First, he advanced practice nurse needs to play a fundamental role in the prescription of drugs in pediatric, maternal, adult, mental, and palliative heath care settings. I n as much a similar role is played by physicians, the advanced practice nurses need to be given sufficient autonomy to operate the newly acquired roles with significant freedom. More focus needs to be given in the development of new training curriculum and stakeholder involvement that will see into that the policy is actually implemented.

Secondly, there is need for physicians to continue playing their normally assigned roles, which includes prescribing drugs in appropriate instances. They also need to recognize that advanced practice nurses have undergone similar training initiatives; hence, they are capable of prescribing drugs under appropriate circumstances, and this does not need to be supervised as it hampers its functional aspects.

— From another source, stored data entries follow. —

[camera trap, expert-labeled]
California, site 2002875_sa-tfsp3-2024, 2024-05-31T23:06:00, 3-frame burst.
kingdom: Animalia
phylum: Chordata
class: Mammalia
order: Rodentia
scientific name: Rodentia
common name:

Finally, the implementation of the policy needs to be done in a fashionable manner that allows smooth transition between the old framework and the new framework. The top-down approach should be used to facilitate this in order to avoid any chances of missing links occurring in the long run. Once every role is properly understood, tested for a significant time period of time, and having undergone assessment at the end, the new policy framework should be approved by relevant authorities/fraternities/stakeholders in the healthcare industry. According to Verklan (2008), “In addition, advances in science and knowledge make it very difficult for one professional specialty to be the sole expert with respect to patient treatment. Thus, there is more overlap between the APN and the physician so that skills are more appropriately used to provide optimal care to meet the needs of the patient.” (Verklan, 2008).